Court affirms removal of lawyer from Legal Aid Ontario panel

Removal decision not unreasonable nor procedurally unfair, court said

Court affirms removal of lawyer from Legal Aid Ontario panel

The Ontario Divisional Court has affirmed the decision by Legal Aid Ontario to remove a lawyer from its panel for failure to protect the integrity of the LAO billing system.

In Berger v. Legal Aid Ontario, 2021 ONSC 5776, the respondent removed the applicant from its immigration and refugee panel after finding a pattern of breaches of the LAO billing rules. The panel consists of members of the Ontario bar who are permitted to accept legal aid certificates for the provision of immigration and refugee related legal services. In his application for judicial review, the applicant alleged that the removal decision was unreasonable because of internal incoherence, misapprehension of evidence and failure to account for relevant considerations.

In its ruling, the Divisional Court held that the removal decision was not internally incoherent as the decision-maker’s characterization of the billing errors as a “pattern” was supported by the admitted facts, particularly the 49 admitted billing errors. With respect to the decision-maker’s findings that the applicant failed to appreciate the significance and seriousness of his billing errors, and that the applicant was not honest with the LAO during the investigations, the court noted that the decision-maker was open to conclude otherwise.

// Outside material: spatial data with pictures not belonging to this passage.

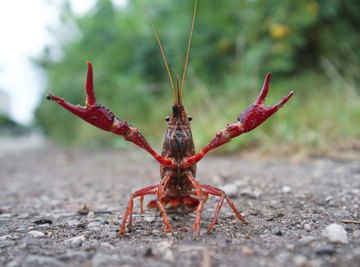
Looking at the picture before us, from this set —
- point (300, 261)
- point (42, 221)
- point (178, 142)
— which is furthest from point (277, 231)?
point (42, 221)

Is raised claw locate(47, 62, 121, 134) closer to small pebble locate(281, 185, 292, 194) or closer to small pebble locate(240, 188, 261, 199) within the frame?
small pebble locate(240, 188, 261, 199)

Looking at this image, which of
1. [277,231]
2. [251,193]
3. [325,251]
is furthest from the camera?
[251,193]

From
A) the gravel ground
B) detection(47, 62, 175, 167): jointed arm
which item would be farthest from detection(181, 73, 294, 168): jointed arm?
the gravel ground

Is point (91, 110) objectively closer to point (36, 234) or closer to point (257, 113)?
point (36, 234)

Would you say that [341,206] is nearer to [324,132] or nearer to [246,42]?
[324,132]

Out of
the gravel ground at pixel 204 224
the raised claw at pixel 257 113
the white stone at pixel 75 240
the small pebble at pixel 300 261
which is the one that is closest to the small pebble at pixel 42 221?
the gravel ground at pixel 204 224

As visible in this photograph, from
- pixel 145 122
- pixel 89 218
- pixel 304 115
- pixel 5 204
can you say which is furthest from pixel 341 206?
pixel 145 122
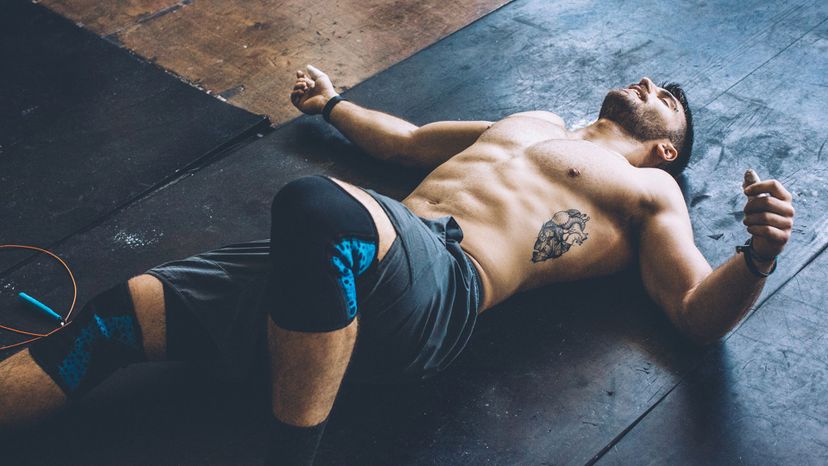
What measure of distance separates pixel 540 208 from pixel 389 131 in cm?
74

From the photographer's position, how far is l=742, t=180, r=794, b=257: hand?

Regarding the applicant’s allegation of misapprehension of evidence, the Divisional Court said that while a single or few limited billing violations may not rise to the level of reasonable cause for the removal of a lawyer’s name from the LAO panel, the pattern of multiple instances over several years was sufficient to constitute such reasonable cause. Therefore, the 49 instances of billing errors between 2011 and 2016 constituted reasonable cause to remove the applicant’s name from the LAO panel, the court explained.

The Divisional Court determined that the decision-maker acknowledged several factors before reaching the removal decision, such as the impact of the decision on the applicant, the applicant’s expertise and track record, improvements in the applicant’s billing and the appellant’s responsibility to correct his errors.

The applicant also contended that the removal decision was procedurally unfair for failure of the respondent to observe stringent procedural protections in dealing with his removal. The Divisional Court disagreed and held that the removal decision was not entitled to a high level of procedural protections, because it was essentially administrative in nature, and although it could have a significant impact on the applicant’s career, it was not a disciplinary hearing, and the applicant’s removal did not amount to a removal of his licence to practice. Thus, there had been no breach of the duty of procedural fairness, the court concluded.